Examinemos separadamente 1/2Cr e Esdr/Ne.
Lição 2: Os livros das Crônicas
1. Originariamente as Crônicas constituíam um livro só; foi dividido em dois pelos LXX; estes deram à obra o título de Paralipômenos (= as coisas omitidas ou deixadas de lado, em grego), julgando que em Cr haviam sido consignadas notícias esquecidas pelos livros de Samuel e Reis. Na verdade, esta suposição é falsa; os livros das Crônicas reapresentam a história narrada em Sm e Rs, mas numa perspectiva ainda mais estritamente religiosa, como veremos a seguir.
2. 1/2Cr compreendem quatro partes:
a) tabelas genealógicas desde Adão até Davi; 1Cr 1,1-9,44. Vê-se, pois, que a época anterior a Davi é preenchida apenas por listas de nomes; a atenção do autor se volta especialmente para a tribo de Judá e a descendência de Davi, para os levitas e os habitantes de Jerusalém.
b) A história do rei Davi, cheio de zelo pelo culto do Senhor: 1Cr 10,1¬29,30. O autor não menciona as desavenças com Saul, nem o pecado de Davi com Betsabéia, a mulher de Urias assassinado, nem os dramas de família de Davi nem as revoltas contra o rei. A profecia de Natã, porém, é posta em relevo particular (c. 17) assim como o interesse de Davi pelo culto: a trasladação da arca e a organização da liturgia em Jerusalém (c. 13; 15-17), os preparativos para a construção do Templo (cc. 21-29): Davi traçou o plano, reuniu o material, organizou pormenorizadamente as funções do clero e deixou a execução ao seu filho Salomão.
c) A história de Salomão: 2Cr 1,1-9,31. Há grande ênfase sobre a construção e a dedicação do Templo em Jerusalém e silêncio total sobre as prevaricações de Salomão.
d) A história dos reis de Judá (sem menção dos reis cismáticos de Samaria) : 2Cr 10,1-36,23.
3. O autor de 1/2Cr, mais do que o de 1/2 S m e 1/2Rs, teve em mira propor o significado teológico dos acontecimentos narrados.
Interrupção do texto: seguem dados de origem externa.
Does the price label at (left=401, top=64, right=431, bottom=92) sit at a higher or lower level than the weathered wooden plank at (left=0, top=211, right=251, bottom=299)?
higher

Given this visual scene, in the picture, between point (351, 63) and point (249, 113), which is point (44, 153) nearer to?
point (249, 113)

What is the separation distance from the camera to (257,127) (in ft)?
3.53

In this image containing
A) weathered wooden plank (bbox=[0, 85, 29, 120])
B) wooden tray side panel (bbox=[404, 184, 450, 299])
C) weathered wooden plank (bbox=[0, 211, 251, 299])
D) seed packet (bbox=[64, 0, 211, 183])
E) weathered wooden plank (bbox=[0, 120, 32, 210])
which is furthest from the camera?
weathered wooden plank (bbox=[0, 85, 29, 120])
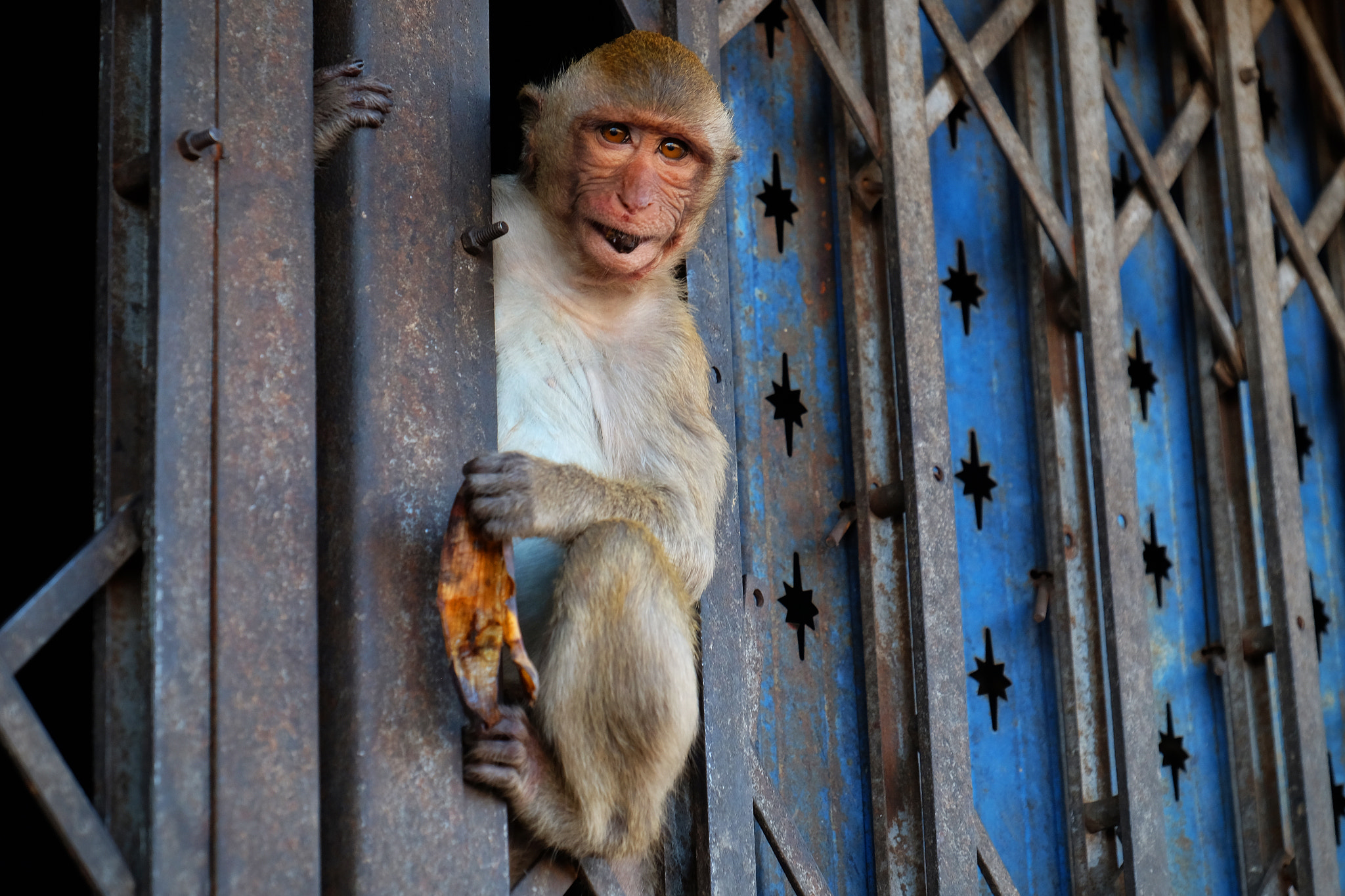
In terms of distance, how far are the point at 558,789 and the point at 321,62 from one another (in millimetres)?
1464

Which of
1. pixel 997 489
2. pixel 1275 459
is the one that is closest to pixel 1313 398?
pixel 1275 459

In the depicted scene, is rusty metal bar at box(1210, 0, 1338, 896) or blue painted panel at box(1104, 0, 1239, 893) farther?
blue painted panel at box(1104, 0, 1239, 893)

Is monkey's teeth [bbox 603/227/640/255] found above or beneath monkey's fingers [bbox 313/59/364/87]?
beneath

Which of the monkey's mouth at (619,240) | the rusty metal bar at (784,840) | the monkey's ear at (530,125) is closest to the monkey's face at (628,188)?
the monkey's mouth at (619,240)

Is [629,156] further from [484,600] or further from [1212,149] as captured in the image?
[1212,149]

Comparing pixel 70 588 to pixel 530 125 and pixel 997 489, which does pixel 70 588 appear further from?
pixel 997 489

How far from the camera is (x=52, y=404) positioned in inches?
183

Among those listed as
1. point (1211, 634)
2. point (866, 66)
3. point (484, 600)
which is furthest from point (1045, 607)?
point (484, 600)

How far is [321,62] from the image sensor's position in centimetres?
261

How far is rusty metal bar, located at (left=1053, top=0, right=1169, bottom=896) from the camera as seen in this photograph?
11.4 feet

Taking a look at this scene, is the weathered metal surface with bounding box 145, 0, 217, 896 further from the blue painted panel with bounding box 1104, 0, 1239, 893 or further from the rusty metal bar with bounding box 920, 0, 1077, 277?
the blue painted panel with bounding box 1104, 0, 1239, 893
O autor escrevia depois do exílio ou no fim do séc. IV a.C., quando o povo de Judá não tinha rei, mas vivia humilhado sob jugo estrangeiro: o Cronista queria lembrar aos seus leitores as promessas feitas a Davi para excitá-los à confiança em Javé numa situação tão deprimente. Intencionava também recordar que a vida da nação dependia da fidelidade ao Senhor, fidelidade que deveria manifestar-se no cumprimento da Lei e na celebração do culto divino. O fato de não haver então monarquia em Israel explica que o povo judeu se tenha tornado muito especialmente uma comunidade religiosa, cimentada pelos valores da piedade e do culto.
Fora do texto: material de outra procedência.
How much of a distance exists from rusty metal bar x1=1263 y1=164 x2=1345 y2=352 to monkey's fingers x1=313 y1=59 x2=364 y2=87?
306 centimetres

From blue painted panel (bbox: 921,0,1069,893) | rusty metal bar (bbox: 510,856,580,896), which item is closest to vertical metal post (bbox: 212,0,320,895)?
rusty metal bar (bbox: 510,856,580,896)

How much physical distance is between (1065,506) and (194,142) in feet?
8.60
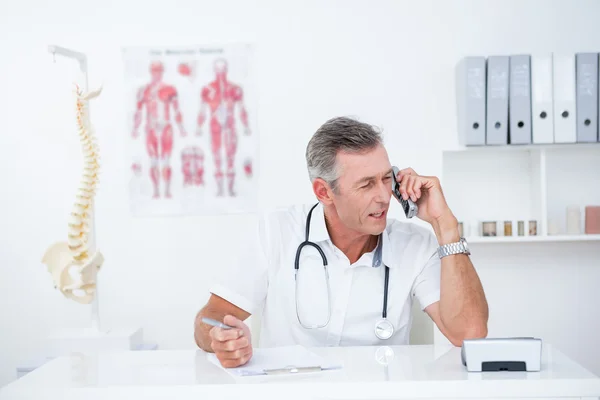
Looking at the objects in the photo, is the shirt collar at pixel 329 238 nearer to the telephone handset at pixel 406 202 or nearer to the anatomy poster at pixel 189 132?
the telephone handset at pixel 406 202

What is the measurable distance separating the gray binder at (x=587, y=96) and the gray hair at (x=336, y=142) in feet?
4.47

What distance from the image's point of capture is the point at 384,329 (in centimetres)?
212

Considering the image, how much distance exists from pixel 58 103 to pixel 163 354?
2.01m

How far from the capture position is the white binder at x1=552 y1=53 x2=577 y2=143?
124 inches

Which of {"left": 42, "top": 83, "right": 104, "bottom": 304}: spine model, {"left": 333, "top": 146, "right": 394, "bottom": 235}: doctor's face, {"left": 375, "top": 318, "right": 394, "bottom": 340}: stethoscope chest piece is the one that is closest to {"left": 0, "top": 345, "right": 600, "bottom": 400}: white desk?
{"left": 375, "top": 318, "right": 394, "bottom": 340}: stethoscope chest piece

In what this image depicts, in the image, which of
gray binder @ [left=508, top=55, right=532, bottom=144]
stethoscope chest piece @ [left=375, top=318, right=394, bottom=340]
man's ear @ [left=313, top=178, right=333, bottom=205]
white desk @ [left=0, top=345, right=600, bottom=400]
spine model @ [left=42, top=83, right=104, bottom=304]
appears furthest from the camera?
gray binder @ [left=508, top=55, right=532, bottom=144]

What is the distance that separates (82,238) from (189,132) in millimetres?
786

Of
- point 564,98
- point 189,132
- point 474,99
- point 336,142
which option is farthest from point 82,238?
point 564,98

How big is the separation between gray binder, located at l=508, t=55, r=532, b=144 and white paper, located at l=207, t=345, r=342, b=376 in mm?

4. Vejamos como os objetivos do Cronista se manifestaram em alguns traços salientes da sua obra:
- o valor de cada rei é julgado na base do seu interesse pelo culto divino; o grande referencial e modelo é sempre o rei Davi;
- a casa e o reino de Davi são identificados com a casa e o reino de Judá; compare entre si 1Cr 17,14 e 2Sm 7,16. O reino de Davi aparece como um reino de paz (1 Cr 17,9), governado por um príncipe pacífico ou, em última instância, pelo próprio Javé (1 Cr 22,9; 2Cr 9,8; 13,8) na terra que o Senhor mesmo deu a seu povo (1Cr 17,9; 23,25; 2Cr 13,8); assim o reino de Davi assume as características de uma teocracia (governo de Deus) perfeita;
- o Templo é o lugar da habitação do nome de Javé; afastar-se dele é afastar-se de Javé, desonrar o Templo é desonrar a Javé, zelar pelo Templo e prestar o culto legítimo é cultivar a amizade e a fidelidade a Javé (1Cr23,25; 28 7; 2cr6,5.16; 20;20,9; 33,4.7);
- é salientada a direta intervenção de Deus na história; pelos seus feitos ou pelo testemunho dos Profetas, o Senhor se faz sempre presente. Assim foi Javé quem libertou do Egito o povo e expulsou os cananeus (1 Cr 18,21; 2Cr 6,5; 20,7). Ele proibiu a Roboão fizesse a guerra contra Jeroboão (2Cr 11,2s); entregou Roboão e os príncipes de Judá nas mãos de Sesac, faraó do Egito (2Cr 12,5); induziu o rei Abias de Judá à guerra contra Jeroboão e lhe deu a vitória (2Cr 13,4-20); Ele atemorizou os etíopes diante do rei Asa de Judá (2Cr 14,9¬15)… ; Ele mandou Nabucodonosor a Jerusalém a fim de punir o povo infiel (2Cr 36,17-21);
- o Cronista não refere apenas os fatos, mas acrescenta-lhes uma reflexão teológica. Ver 1Cr10,13s; 2Cr 12,1-12; ver 2Cr 16,12-17, a comparar com 1Rs 15,23; ver 2Cr 20,35-37 a comparar com 1Rs 22,49; ver 2Cr 24,17-25, a comparar com 2Rs 12,18-22; ver 2Cr 25,14-28, a comparar com 2Rs 14,8-14.19…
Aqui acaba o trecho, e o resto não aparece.